• REQUIREMENTS
a. According to the Alaska regulation on development account credits, what percentage of qualified development costs is the credit equal to, except as otherwise provided?
b. Translate this sentence from the Alaska regulation on development account credits into Spanish: "A lessee's qualified development costs incurred during a month after March 2006 and before January 2014 generate a credit against the development account in that month."
c. Extend the Alaska regulation on development account credits past its final line.

• PAGE EXTRACT
-- Begin --
11 Alaska Admin. Code § 83.220

Current through May 31, 2024
Section 11 AAC 83.220 - Development account credits
(a) For purposes of (b) and (c) of this section, a lessee's qualified development costs are development costs as defined in 11 AAC 83.219 less
(1) general overhead and administrative expense;
(2) ad valorem tax;
(3) lease rentals;
(4) capital access fees for use of a production facility in existence before the commencement of commercial production from the NPSL; and
(5) the product of $.30 multiplied by the amount of the lessee's working interest Btu-equivalents of oil and gas produced during the month, including any overriding royalty share of oil and gas but not including the state's royalty share of oil or gas.
(b) A lessee's qualified development costs incurred during a month after March 2006 and before January 2014 generate a credit against the development account in that month. Except as otherwise provided in this subsection, the credit is equal to 20 percent of the qualified development costs. For a month after June 2007 and before January 2014, half of the credit is discounted for one year based on the annualized monthly interest rate for the development account applicable to the month the qualified development costs are incurred. In addition, the commissioner may approve a discount to the credit if the lessee shows by clear and convincing evidence that the lessee cannot either
(1) use the qualified development costs to reduce its own production tax liability for the calendar year under AS 43.55; or
(2) realize the full value of the credit by using or selling a tax credit under AS 43.55 based on the qualified development costs.
-- End --
• RECORDED DATA
-- Begin --
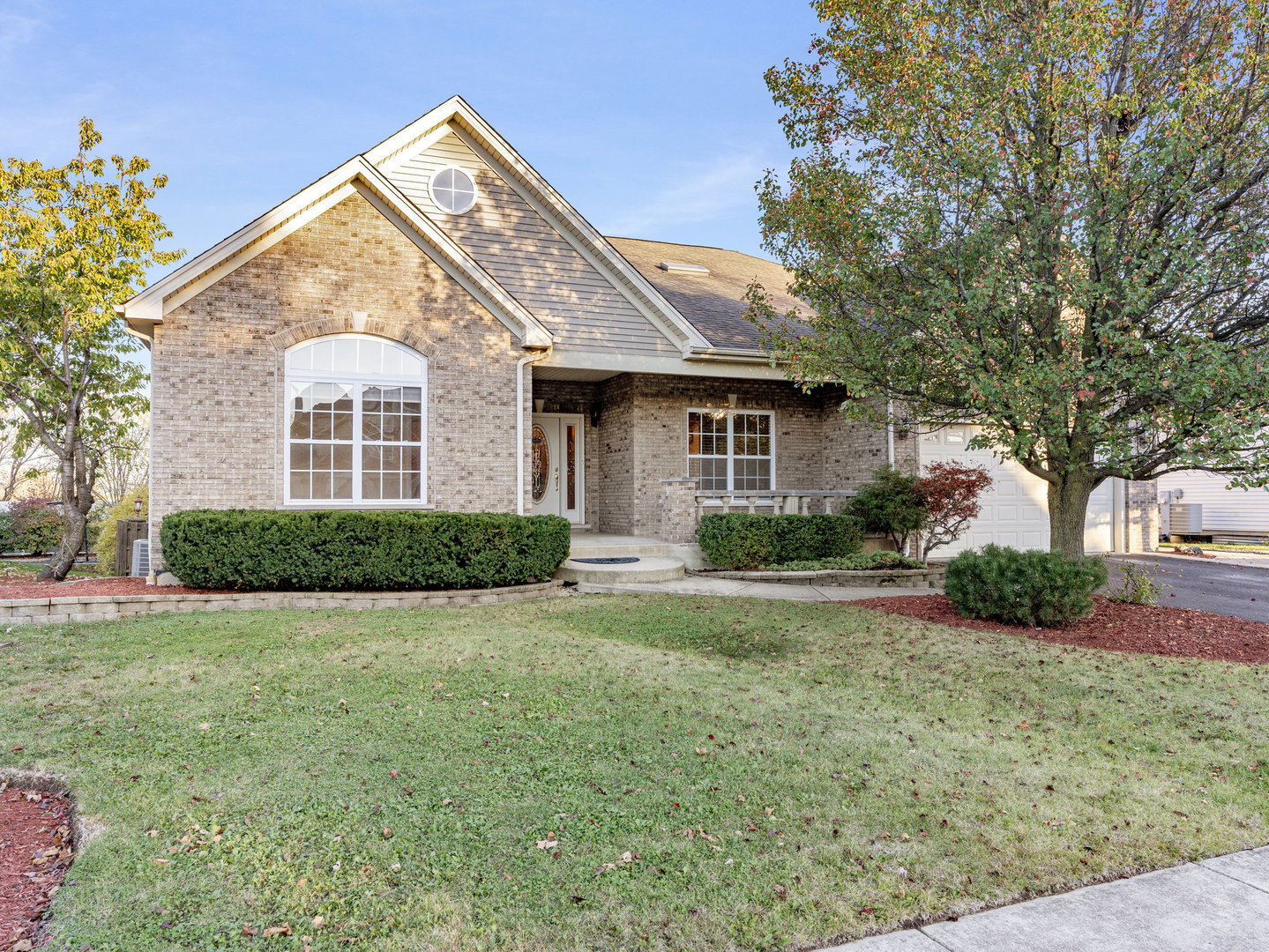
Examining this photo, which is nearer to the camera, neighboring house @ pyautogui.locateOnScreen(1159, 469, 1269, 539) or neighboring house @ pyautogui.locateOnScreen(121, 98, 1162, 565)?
neighboring house @ pyautogui.locateOnScreen(121, 98, 1162, 565)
-- End --
• OUTPUTS
a. 20 percent

b. Los costos de desarrollo calificados de un arrendatario en que se incurra durante un mes posterior a marzo de 2006 y anterior a enero de 2014 generan un crédito contra la cuenta de desarrollo en ese mes.

c.
(c) In addition to the credit provided under (b) of this section, a lessee's qualified development costs incurred during a month before commercial production commences and after March 2006 generates a credit against the development account in that month. For a month before July 2007, the credit is equal to 20 percent of the qualified development costs. For a month after June 2007 and before January 2014, the credit is equal to 25 percent of the qualified development costs. For a month after December 2013, the credit is equal to 35 percent of the qualified development costs. The commissioner may approve a discount to the credit if the lessee shows by clear and convincing evidence that the lessee cannot either
(1) use the qualified development costs to reduce its own production tax liability for the calendar year under AS 43.55; or
(2) realize the full value of the credit by using or selling a tax credit under AS 43.55 based on the qualified development costs.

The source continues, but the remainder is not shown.